**Reading text:**
Who coined NewLaw?

I am often asked, ‘Who coined NewLaw?‘. For the record, here are the facts set out in a non-revisionist account of the circumstances from 2009 to 2016.

Contributions to deepen or set the record straighter are most welcome.

2009

Thanks to my friend Friedrich Blase, we know that in the Kerma Partners Quarterly, Issue 2 of 2009 Michael Huber wrote an article on The Emergence of “NewLaw” (Note: Michael wrote the neologism as one word with a capital ‘L’). Regrettably, the online page no longer exists but, courtesy of Friedrich, here’s an extract from the print edition that clearly shows Michael was onto the idea of a new business model as an alternative to that of traditional law firms.

“My belief is that there are a number of cross-industry views and best practices that can be utilized and applied to the NewLaw model starting with:

Managing the talent pipeline through the use of critical behavior interviewing and critical success-factor filtering, which also has the potential benefit of significantly reducing turnover and improving the retention of top performers.

Employing more of a project-management approach to estimating, managing and delivering successful outcomes, including a staffing process that reflects a more efficient way to achieve the desired outcomes and provides better associate satisfaction.

Utilizing more business acumen and intelligence to understand and deliver on the economic value added by the firm’s services.

New operational metrics to supplement the traditional backward-looking ones to provide a better sense of changes to supply and demand.

New points of view, new perspectives, new market offerings, new tools, new ways to manage — NewLaw.”

Michael cited Fred Bartlit’s Bartlit Beck (a breakaway from Kirkland & Ellis) and Pat Lamb’s Valorem Law Group (a breakaway from Katten Muchin Rosenman LLP) as examples of firms adopting these ‘new’ strategies. Clearly, Michael Huber was thinking of what I would now call ‘remade’ BigLaw (vide infra) firms.

Note: Michael Huber did not refer to non-lawyer ownership or external capital as dimensions of a NewLaw firm.

2010

The late and much loved Professor Larry Ribstein wrote ‘The Death of Big Law‘ in issue 749 of the Wisconsin Law Review. Larry Ribstein’s summary reads:

“Large law firms face unprecedented stress. Many have dissolved, gone bankrupt, or significantly downsized in recent years. This Article provides an economic analysis of the forces driving the downsizing of Big Law. It shows that this downsizing reflects a basically precarious business model rather than just a shrinking economy. Because large law firms do not own durable, firm-specific property, a set of strict conditions must exist to bind the firm together. Several pressures have pushed the unraveling of these conditions, including increased global competition and the rise of in-house counsel. The large law firm’s business model therefore requires fundamental restructuring. Combining insights from the theory of the firm, intellectual property, and the economics of legal services, this Article discusses new models (emphasis added) that might replace Big Law, how these new models might push through regulatory barriers, and the broader implications of Big Law’s demise for legal education, the creation of law, and lawyers’ role in society.”

Professor Ribstein was referring to the business model of large traditional law firms, hence Big Law (two words, both with first letters as capitals), but he was anticipating new corporate structures. Significantly, this paper did address, inter alia, outside ownership and the utility of external capital.

**Exercises to complete:**
(1) Reproduce the account of who coined NewLaw verbatim, from "Thanks to my" up to and including "traditional law firms.".
(2) Pick up the account of who coined NewLaw and continue it from its final sentence.

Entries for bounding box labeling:
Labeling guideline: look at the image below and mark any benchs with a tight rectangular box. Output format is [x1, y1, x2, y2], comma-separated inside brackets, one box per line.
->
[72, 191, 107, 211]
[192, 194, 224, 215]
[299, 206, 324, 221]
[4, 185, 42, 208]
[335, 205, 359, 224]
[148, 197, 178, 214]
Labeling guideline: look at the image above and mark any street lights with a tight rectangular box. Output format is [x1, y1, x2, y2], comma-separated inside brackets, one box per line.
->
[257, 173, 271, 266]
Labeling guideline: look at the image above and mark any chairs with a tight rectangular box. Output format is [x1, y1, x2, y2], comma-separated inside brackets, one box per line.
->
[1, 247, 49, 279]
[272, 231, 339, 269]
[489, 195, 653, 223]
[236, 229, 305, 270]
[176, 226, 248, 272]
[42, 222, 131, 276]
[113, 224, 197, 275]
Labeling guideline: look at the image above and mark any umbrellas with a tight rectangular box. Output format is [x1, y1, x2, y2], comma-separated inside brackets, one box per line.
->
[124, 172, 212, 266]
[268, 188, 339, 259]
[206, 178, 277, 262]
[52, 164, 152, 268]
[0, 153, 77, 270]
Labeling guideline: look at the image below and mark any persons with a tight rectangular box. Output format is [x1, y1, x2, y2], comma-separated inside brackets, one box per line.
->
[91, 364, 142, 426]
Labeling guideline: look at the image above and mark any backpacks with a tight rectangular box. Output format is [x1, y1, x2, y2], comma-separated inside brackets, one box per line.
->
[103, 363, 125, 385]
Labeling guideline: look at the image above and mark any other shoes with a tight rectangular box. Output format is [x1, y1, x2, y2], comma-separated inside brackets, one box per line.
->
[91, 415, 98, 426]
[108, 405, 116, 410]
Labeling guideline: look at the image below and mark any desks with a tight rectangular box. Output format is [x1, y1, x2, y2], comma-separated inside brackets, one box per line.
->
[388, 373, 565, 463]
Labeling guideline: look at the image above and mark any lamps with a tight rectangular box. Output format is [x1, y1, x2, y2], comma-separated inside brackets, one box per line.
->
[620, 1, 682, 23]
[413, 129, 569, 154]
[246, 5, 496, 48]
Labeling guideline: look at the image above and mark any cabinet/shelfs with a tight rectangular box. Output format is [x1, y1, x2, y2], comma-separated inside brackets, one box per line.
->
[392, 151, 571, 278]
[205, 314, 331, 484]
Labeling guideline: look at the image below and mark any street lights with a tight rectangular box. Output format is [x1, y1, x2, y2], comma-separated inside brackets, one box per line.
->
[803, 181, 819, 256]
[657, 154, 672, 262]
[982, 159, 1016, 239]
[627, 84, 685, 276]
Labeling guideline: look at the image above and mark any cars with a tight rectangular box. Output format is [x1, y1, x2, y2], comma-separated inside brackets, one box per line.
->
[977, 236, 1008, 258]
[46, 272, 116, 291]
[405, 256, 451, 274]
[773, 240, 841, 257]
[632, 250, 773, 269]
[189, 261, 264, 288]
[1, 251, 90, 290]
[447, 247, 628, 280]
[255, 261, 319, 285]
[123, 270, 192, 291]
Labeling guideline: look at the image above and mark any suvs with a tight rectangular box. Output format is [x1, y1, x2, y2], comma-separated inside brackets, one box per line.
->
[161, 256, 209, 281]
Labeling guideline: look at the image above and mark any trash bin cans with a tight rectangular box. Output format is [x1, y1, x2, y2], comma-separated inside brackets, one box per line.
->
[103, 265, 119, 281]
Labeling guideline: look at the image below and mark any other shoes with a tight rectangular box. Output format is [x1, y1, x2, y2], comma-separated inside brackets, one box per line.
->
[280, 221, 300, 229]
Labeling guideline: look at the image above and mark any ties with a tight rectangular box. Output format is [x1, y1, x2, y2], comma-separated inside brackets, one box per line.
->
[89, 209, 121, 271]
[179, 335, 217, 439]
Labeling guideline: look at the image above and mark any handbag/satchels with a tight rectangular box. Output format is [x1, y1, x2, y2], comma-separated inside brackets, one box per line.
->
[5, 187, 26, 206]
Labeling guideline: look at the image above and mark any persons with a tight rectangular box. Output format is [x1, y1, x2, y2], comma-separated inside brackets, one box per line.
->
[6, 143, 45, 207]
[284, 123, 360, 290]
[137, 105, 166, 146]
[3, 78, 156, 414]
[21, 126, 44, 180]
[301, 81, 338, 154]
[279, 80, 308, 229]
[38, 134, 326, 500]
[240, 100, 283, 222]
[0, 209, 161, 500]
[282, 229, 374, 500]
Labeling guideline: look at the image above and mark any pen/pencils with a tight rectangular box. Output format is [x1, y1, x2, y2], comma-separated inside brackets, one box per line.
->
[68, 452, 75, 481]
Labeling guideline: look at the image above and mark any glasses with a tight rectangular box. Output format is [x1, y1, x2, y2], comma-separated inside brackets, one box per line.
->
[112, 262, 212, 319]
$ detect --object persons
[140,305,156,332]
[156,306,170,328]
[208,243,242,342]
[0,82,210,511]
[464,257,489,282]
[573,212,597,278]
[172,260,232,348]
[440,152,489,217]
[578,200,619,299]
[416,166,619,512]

**Set of answers:**
(1)
Thanks to my friend Friedrich Blase, we know that in the Kerma Partners Quarterly, Issue 2 of 2009 Michael Huber wrote an article on The Emergence of “NewLaw” (Note: Michael wrote the neologism as one word with a capital ‘L’). Regrettably, the online page no longer exists but, courtesy of Friedrich, here’s an extract from the print edition that clearly shows Michael was onto the idea of a new business model as an alternative to that of traditional law firms.

(2)
Note: Larry Ribstein gave me the idea of using ‘BigLaw’ as short-hand for the business of traditional law firms of any size, not just the large and most visible ones.

6 September 2013

On 6 September 2013, I wrote Last days of the BigLaw business model which explained how the BigLaw business model is built on six elements:

  1. Attraction and training of top legal talent,
  2. ‘Leveraging’ of these full-time lawyers to do the bulk of the work serving clients,
  3. Creation of a tournament to motivate the lawyers to strive to become equity partners (the idea of a tournament is akin to Roman gladiator contests and the subject of the seminal book, Tournament of Lawyers, 1991).
  4. Tight restriction on the number of equity owners,
  5. Structuring as a partnership, and
  6. Charging high hourly rates (which is or at least until very recently has been possible because of the mystique associated with legal advice).

I opened this post:

“As recently as a few days ago, The Lawyer in London published a range of prognostications about the shape and fate of large law firms in 2018. For partners in large law firms the articles don’t make entirely comfortable reading.

But, The Lawyer, like almost all law firm leaders and observers of large law firms, misses the real point. The reality of 2018 and beyond will turn out to be a great deal worse and much more varied than The Lawyer suggests. And the adversity applies to all law firms not just big ones. Here’s why.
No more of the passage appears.